Nokia CEO: Rejecting Android for WP7 creates three-horse OS race
BARCELONA, Spain--Roughly 48 hours after Nokia (NYSE:NOK) confirmed plans to ink a broad strategic partnership with Microsoft (NASDAQ:MSFT) that positions the software maker's fledgling Windows Phone 7 mobile operating system as its primary smartphone platform, Nokia CEO Stephen Elop took the stage here on the eve of Mobile World Congress 2011 to outline the thinking behind the handset manufacturer's decision, as well as to explain its rationale for favoring WP7 over Google's (NASDAQ:GOOG) Android. According to Elop, a Nokia/Google partnership would have transformed the mobile industry into a duopoly pitting Android against Apple's (NASDAQ:AAPL) rival iOS: "If we had made the decision to swing in the direction of Android, it would have delivered substantial market share, and would have tilted the mobile ecosystem in that direction," Elop said. "By partnering with Windows Phone 7, we've established a very different dynamic, and created an environment where Windows Phone 7 is a challenger. We've created a three-horse race."
Per terms of the deal announced last week, Nokia and Microsoft will forge a worldwide mobile ecosystem integrating their respective assets--for example, Microsoft's Bing engine will power search across Nokia devices and services, and Microsoft assets like Bing and AdCenter will incorporate the Nokia Maps solution. Microsoft software tools will enable developers to build apps that run across Nokia devices, leveraging the handset maker's global scale. Nokia also boasts extensive global operator billing partnerships, enabling developers to reach consumers in regions where credit card usage is negligible. "Microsoft is contributing services like search, advertising and Xbox," Elop said. "But they're also making a significant bet on Nokia for the delivery of location-based services... The value transfer to Nokia is measured in the B's, not in the M's. The thing to recognize is that Nokia has placed significant strategic value on Microsoft, and Microsoft has placed significant value on Nokia."

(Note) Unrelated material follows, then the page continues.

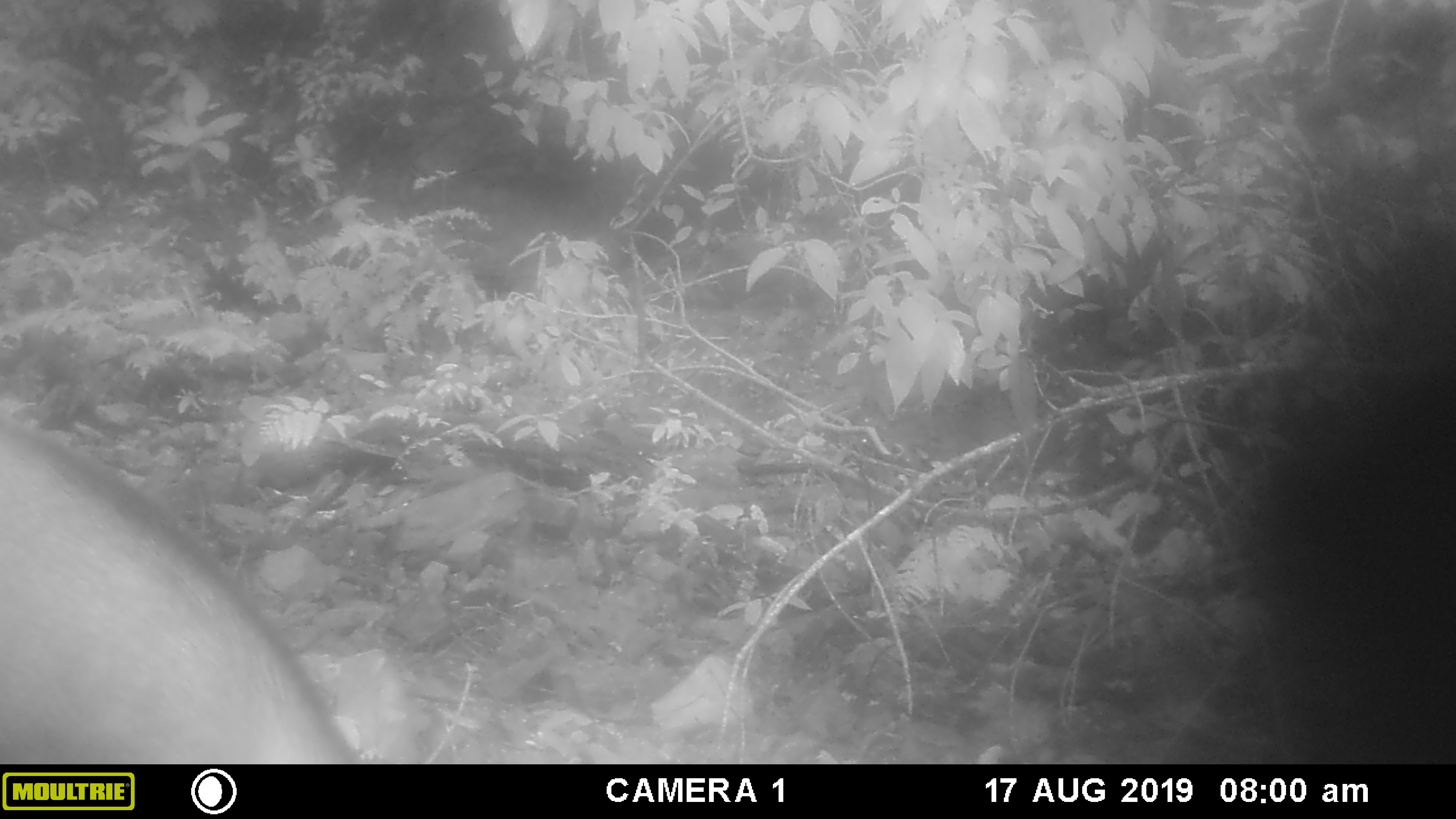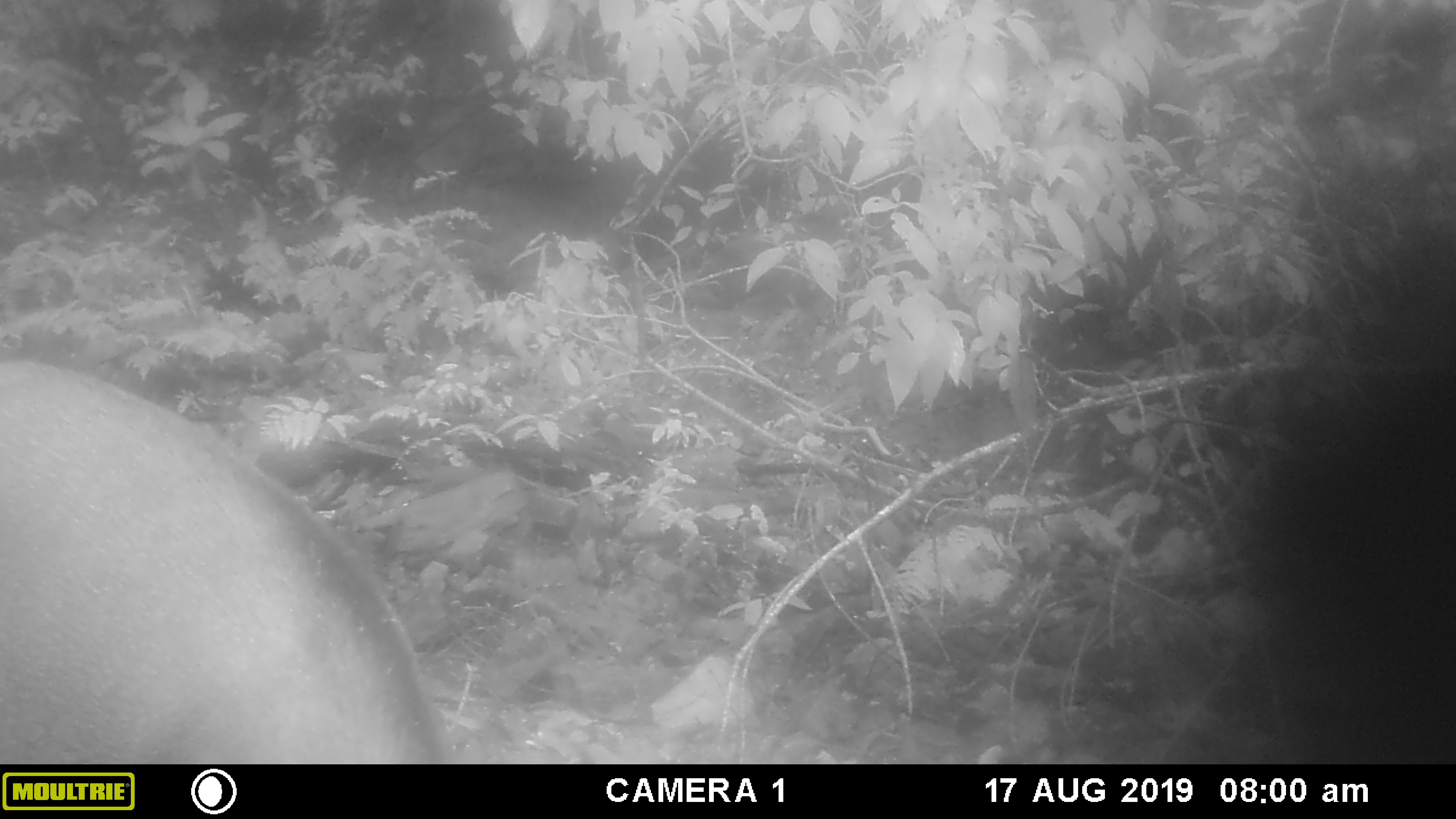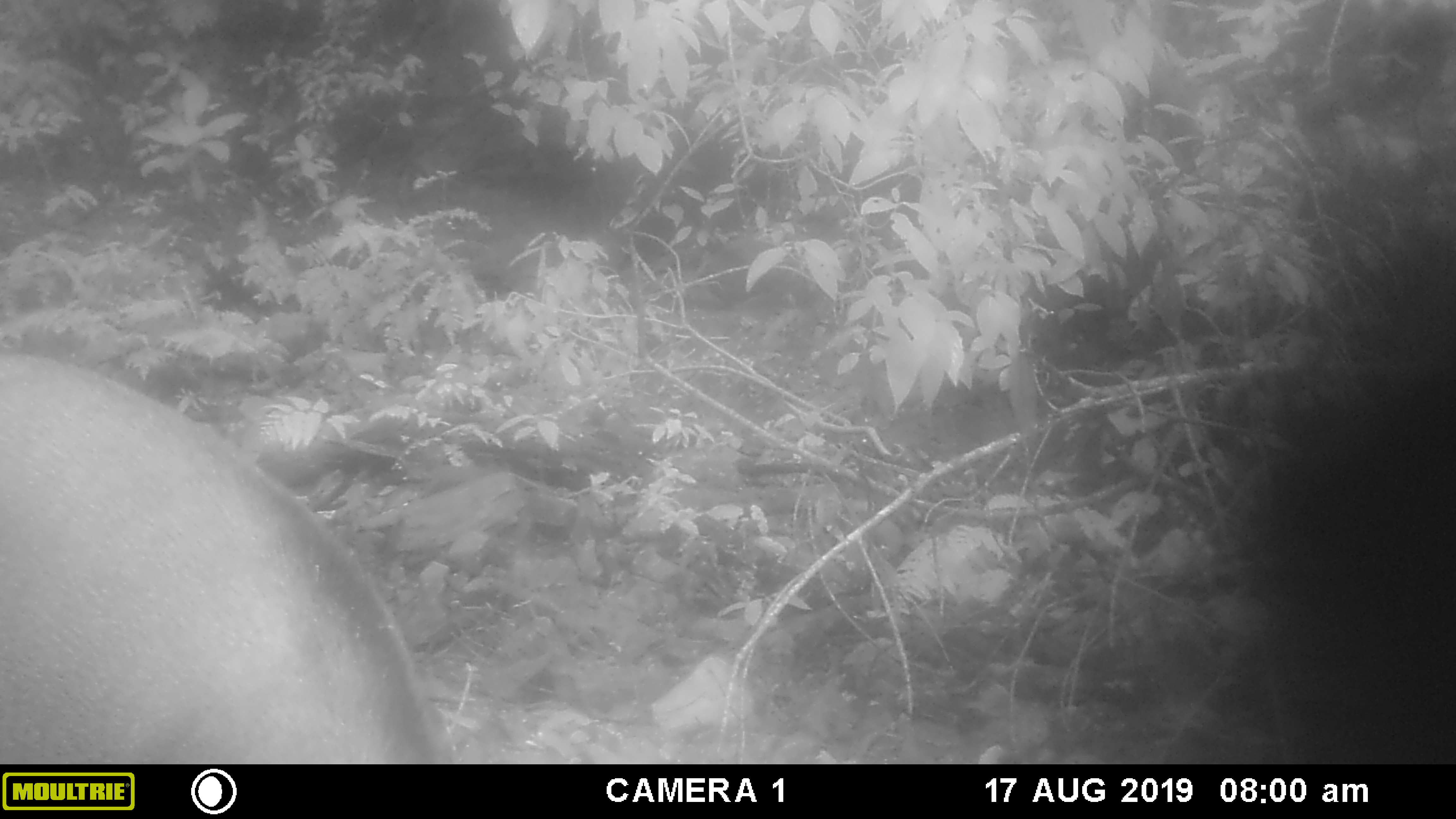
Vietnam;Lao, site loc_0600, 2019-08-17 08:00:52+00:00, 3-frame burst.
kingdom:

Nokia declined to state when it will introduce its first Windows Phone 7 smartphones to retail, but suggested devices will hit the market during 2011. In the interim, Nokia senior vice president Jo Harlow pledged to make "significant short-term investments in Symbian," with the operating system slated to power a series of new devices debuting over the months to come. Harlow also promised Symbian enhancements translating to improved graphics and processing speed, as well as a more accessible user interface. Nokia also maintains it will introduce a smartphone running MeeGo, the platform combining Nokia's former Maemo and Intel's former Moblin efforts; once slated to power all of Nokia's future high-end devices, MeeGo now becomes an open-source project, with an emphasis on longer-term market exploration of new devices, platforms and user experiences.
Elop said that Microsoft never entered negotiations to acquire Nokia. "We agreed the best approach is a deep partnership where each has strategic bets around the other," he explained. "The best answer for Nokia is an ecosystem with other players innovating. More than anything else, Windows Phone 7 must compete with Android and Apple. We're competing within the Windows Phone ecosystem, but our number one priority is competing with Android."